Burlingame et al. (2017, Wea. Forecasting) - The influence of PBL parameterization on the practical predictability of convection initiation during the Mesoscale Predictability Experiment (MPEX)

This study examined the influence of varying the planetary boundary layer parameterization on the practical predictability of convection initiation in WRF-ARW short-range ensemble forecasts for three MPEX events. Varying the planetary boundary layer parameterization exerts a significant control on the number of initiation events, with cooler, moister parameterizations resulting in more initiation events, but does not change predictive skill due to the duality of error between hits and false alarms. Convection initiation is only predictable to within ~100 km and ~1 h over the set of events considered.
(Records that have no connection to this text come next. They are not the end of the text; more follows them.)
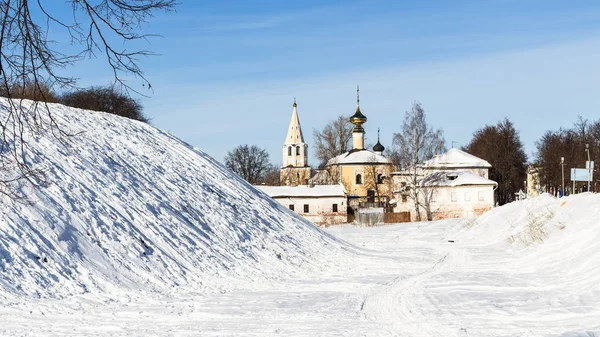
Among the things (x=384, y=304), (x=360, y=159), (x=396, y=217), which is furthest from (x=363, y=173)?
(x=384, y=304)

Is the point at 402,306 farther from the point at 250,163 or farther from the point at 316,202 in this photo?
the point at 250,163

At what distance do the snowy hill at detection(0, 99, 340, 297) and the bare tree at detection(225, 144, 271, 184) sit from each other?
71.1 meters

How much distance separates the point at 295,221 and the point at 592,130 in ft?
221

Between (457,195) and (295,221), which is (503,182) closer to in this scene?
(457,195)

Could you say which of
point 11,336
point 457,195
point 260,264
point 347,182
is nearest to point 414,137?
point 457,195

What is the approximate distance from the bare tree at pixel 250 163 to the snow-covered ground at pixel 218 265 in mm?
71072

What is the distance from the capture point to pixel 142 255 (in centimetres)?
1667

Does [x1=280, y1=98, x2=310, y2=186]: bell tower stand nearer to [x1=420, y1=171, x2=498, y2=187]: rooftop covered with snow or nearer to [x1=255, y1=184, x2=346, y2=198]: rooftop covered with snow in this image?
[x1=255, y1=184, x2=346, y2=198]: rooftop covered with snow

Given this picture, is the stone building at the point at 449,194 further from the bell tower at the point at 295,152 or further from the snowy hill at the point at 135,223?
the snowy hill at the point at 135,223

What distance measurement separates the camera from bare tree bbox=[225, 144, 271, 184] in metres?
99.4

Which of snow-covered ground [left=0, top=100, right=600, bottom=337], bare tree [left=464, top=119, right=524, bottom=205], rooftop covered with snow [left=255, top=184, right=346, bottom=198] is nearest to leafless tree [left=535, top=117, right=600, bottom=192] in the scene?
bare tree [left=464, top=119, right=524, bottom=205]

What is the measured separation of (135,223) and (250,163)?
81958 millimetres

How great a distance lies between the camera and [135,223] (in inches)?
723

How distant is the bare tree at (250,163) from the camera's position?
9944 centimetres
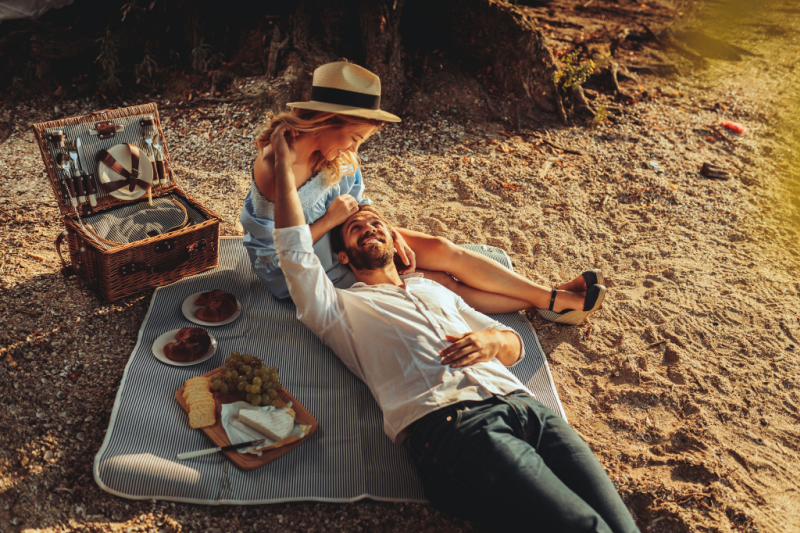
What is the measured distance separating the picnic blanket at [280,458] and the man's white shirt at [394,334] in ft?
0.80

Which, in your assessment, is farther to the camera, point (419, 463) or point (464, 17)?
point (464, 17)

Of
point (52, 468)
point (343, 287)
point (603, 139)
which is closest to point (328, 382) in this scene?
point (343, 287)

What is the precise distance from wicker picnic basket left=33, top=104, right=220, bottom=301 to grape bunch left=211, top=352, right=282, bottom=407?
1.14 meters

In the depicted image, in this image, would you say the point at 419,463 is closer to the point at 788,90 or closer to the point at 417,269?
the point at 417,269

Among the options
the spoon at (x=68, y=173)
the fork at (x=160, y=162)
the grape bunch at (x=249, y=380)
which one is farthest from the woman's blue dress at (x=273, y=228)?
the spoon at (x=68, y=173)

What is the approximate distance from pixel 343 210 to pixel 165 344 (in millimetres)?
1352

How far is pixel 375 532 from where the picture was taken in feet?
9.09

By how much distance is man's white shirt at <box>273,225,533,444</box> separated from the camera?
279 centimetres

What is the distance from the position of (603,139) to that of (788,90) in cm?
372

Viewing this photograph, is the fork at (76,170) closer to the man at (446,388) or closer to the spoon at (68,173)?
the spoon at (68,173)

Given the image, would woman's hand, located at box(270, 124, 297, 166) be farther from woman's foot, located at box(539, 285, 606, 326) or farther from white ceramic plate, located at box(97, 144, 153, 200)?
woman's foot, located at box(539, 285, 606, 326)

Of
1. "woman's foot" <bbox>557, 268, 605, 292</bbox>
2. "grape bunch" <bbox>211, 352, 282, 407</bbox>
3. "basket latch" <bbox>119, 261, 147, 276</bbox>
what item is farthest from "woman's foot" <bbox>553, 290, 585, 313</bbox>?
"basket latch" <bbox>119, 261, 147, 276</bbox>

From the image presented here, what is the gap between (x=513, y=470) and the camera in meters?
2.40

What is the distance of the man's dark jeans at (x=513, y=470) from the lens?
2.31m
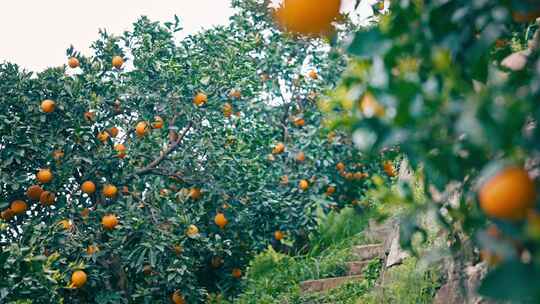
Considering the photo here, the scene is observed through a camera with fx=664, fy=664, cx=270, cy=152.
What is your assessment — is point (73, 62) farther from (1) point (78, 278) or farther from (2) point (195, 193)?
(1) point (78, 278)

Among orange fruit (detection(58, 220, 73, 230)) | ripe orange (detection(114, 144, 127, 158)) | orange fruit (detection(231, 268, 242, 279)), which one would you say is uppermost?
ripe orange (detection(114, 144, 127, 158))

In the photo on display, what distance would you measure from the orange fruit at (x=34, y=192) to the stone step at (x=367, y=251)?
11.0 ft

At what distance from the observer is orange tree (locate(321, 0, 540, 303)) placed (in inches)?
38.3

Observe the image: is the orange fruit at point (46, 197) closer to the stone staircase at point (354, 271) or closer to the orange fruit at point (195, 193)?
the orange fruit at point (195, 193)

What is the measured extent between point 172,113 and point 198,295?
1612 mm

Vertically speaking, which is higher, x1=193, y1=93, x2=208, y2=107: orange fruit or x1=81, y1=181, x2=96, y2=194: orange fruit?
x1=193, y1=93, x2=208, y2=107: orange fruit

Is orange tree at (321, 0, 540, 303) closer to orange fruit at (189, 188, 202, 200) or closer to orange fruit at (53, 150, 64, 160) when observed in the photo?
orange fruit at (53, 150, 64, 160)

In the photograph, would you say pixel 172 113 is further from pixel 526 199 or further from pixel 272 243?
pixel 526 199

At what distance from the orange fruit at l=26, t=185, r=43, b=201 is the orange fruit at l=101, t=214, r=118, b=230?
0.49m

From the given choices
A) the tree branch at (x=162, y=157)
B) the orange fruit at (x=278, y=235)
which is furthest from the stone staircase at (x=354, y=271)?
the tree branch at (x=162, y=157)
Grunzke and Evans (2017, Mon. Wea. Rev.) - Predictability and dynamics of warm-core mesoscale vortex formation with the 8 May 2009 "super derecho" event

During the early morning of 8 May 2009, an intense warm-core mesoscale vortex formed on the northern end of a derecho-producing convective system, resulting in significant damange from southeast Kansas through central Kentucky. In this study, the predictability of the parent convective system was high, but that of the warm-core vortex was very low. Successful vortex forecasts required an initial elevated MCS to form in northwest Kansas ~6-9 h prior to vortex formation; unsuccessful forecasts did predict MCS initiation, but not until later over south-central Kansas due to an alternative forcing mechanism.